▶ **READING TEXT**:
========
Marketing in the Metaverse | Insights from AdWeek Europe

Marketing in the Metaverse | Insights from AdWeek Europe

ROAST • 06/07/2022

The concept of a metaverse has received a lot of traction over the past few years. According to Google Trends, searches for ‘metaverse’ showed a huge uplift since October 2021, and the conversations surrounding the topic have since evolved in many ways.   


For starters, Facebook changed its name to Meta, whilst Microsoft announced its acquisition of a large gaming company; Activision, for 69 million dollars to help bring its metaverse vision to reality. Millions of pounds have been invested in metaverse-related start-ups in the seed and pre-seed stage, and companies like Wendy’s and Gucci have already started advertising in a virtual reality world. 


What exactly is a ‘metaverse’? While its definition differs from case to case, its core definition as defined by VICE is ‘a shared virtual space that is interactive, immersive and hyper-realistic’. It would also likely include your own customised avatar and digital assets. Matthew Ball, a venture capitalist and angel investor who’s written a series of essays on the structure of the metaverse, terms it as ‘a 3D version of the Internet and computing at large’. 


The metaverse experience has great implications on marketing and the customer journey. Whether the metaverse is a myth or already happening, marketers need to update their toolkits and get ready. ROAST recently joined Advertising Week Europe and collated some of our key findings from the metaverse sessions below: 


1. Gaming is a gateway to the metaverse. What is the opportunity for marketers? 

There are many speculations surrounding the correlation between the metaverse and gaming. While this is not entirely false, Johnathan Troughton from Frameplay brought some further insights into this topic. He believes that gaming is a gateway to the metaverse. The infrastructure needed to build a metaverse is similar to that needed for gaming, starting from the rollout of 5G and mass adoption of VR devices. He also believes that their similarities provide a chance for marketers to get a glimpse of the metaverse before it becomes widespread.  


2. Marketers can dip their toes in the ‘metaverse’ through immersive content experiences like AR or VR. 

From experience, we know that people want to try new things and explore new innovations, so this curiosity will be triggered by the metaverse, and adoption will be inevitable. The metaverse experience could alter marketing as we know it, and consumers will exercise more power on what they want to see from brands. There are small things marketers can do to get a head start on metaverse marketing. Firstly, they can create innovative ad experience through immersive content using AR/VR, and secondly, they can experiment with running in-game ads. Experiences cultivated from these activities will act as a test and learn period for marketers to enhance their success in future iterations of the metaverse.
========
Stored data entries

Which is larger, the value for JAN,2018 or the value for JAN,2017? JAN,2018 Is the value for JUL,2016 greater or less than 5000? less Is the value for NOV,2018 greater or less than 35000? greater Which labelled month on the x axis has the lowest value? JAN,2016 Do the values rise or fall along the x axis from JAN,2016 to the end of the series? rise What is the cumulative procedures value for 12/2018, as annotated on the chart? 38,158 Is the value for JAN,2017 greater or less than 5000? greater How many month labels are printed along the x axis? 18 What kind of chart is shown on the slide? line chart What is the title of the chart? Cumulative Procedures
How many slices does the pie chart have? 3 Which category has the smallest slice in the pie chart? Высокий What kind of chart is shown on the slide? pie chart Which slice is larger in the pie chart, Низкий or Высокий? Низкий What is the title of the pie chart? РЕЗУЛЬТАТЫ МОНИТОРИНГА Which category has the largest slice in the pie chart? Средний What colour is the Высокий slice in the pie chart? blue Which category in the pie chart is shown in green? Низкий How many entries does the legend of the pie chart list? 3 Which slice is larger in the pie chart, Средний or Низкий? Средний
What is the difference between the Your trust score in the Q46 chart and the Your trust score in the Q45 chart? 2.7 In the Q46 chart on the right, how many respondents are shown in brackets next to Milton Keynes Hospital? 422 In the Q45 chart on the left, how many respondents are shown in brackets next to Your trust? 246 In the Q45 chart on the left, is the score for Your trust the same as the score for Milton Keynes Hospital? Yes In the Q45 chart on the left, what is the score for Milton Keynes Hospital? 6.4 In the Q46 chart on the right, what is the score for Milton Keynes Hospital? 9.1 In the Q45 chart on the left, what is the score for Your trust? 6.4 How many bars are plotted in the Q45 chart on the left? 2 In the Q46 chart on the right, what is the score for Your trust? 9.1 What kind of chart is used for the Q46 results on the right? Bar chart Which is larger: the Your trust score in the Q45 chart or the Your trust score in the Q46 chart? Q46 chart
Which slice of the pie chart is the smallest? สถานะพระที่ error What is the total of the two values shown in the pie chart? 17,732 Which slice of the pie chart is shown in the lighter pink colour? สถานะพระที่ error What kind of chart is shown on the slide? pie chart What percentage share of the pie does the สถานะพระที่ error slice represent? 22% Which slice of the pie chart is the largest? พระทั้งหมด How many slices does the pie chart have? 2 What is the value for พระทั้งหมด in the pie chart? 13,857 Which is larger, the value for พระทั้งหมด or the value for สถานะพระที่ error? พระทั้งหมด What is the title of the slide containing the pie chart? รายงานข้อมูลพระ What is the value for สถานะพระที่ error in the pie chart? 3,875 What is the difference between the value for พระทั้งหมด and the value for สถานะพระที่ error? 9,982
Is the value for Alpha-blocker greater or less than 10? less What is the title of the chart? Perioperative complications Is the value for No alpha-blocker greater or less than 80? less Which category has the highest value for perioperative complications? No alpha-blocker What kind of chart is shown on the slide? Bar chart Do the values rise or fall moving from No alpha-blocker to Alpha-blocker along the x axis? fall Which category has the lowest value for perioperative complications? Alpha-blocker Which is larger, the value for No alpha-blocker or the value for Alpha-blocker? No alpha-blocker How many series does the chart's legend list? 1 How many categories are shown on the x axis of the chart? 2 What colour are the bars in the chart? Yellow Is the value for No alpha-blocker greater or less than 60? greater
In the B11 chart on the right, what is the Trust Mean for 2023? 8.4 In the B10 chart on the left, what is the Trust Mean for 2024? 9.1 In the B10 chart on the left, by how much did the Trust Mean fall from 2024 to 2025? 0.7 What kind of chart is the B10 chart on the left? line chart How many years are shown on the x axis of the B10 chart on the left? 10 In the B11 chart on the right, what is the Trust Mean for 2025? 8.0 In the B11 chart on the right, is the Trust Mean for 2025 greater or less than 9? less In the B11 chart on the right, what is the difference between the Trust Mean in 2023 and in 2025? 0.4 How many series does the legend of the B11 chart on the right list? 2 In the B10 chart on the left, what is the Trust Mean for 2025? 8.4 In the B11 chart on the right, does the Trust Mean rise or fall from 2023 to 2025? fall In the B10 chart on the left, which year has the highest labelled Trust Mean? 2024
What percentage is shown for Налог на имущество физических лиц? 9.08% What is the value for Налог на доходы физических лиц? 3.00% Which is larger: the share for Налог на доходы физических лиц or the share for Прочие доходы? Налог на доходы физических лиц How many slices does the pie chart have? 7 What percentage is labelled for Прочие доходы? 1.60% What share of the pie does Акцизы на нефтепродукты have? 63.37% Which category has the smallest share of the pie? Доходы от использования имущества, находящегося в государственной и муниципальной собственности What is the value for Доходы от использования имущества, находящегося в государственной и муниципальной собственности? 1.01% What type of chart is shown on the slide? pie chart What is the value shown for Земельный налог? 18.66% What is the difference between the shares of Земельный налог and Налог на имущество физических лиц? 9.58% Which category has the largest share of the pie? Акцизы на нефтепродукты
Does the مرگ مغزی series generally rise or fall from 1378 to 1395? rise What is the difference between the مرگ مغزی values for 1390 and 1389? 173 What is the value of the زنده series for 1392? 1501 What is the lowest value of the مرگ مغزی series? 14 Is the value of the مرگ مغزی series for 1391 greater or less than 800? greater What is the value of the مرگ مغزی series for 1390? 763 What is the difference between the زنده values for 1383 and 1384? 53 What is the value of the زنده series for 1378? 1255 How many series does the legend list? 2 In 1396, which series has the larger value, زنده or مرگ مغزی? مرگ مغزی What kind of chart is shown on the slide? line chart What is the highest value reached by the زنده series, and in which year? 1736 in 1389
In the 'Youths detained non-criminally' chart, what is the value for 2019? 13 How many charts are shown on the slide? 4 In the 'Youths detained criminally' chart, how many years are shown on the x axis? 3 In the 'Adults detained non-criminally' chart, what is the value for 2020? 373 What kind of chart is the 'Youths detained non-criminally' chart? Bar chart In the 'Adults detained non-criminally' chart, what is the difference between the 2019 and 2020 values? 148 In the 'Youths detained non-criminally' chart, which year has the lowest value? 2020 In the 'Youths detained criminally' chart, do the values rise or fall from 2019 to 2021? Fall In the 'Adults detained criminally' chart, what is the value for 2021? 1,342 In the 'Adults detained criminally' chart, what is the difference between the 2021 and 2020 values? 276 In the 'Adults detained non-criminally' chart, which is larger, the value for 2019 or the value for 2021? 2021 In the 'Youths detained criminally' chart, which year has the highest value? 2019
========
▶ **DIRECTIONS**:
**a.** Answer these about the metaverse article:
(i) What new name did Facebook take?
(ii) How does VICE define a metaverse?
(iii) Which company is Johnathan Troughton from?
**b.** Edit the part of the metaverse article that opens with the words containing "From experience, we" and closes with "of the metaverse.", changing "curiosity" to "interest".
You won't need the items for this.

▶ **TASK ANSWERS**:
**a.**
(i) Meta
(ii) A shared virtual space that is interactive, immersive and hyper-realistic
(iii) Frameplay

**b.**
From experience, we know that people want to try new things and explore new innovations, so this interest will be triggered by the metaverse, and adoption will be inevitable. The metaverse experience could alter marketing as we know it, and consumers will exercise more power on what they want to see from brands. There are small things marketers can do to get a head start on metaverse marketing. Firstly, they can create innovative ad experience through immersive content using AR/VR, and secondly, they can experiment with running in-game ads. Experiences cultivated from these activities will act as a test and learn period for marketers to enhance their success in future iterations of the metaverse.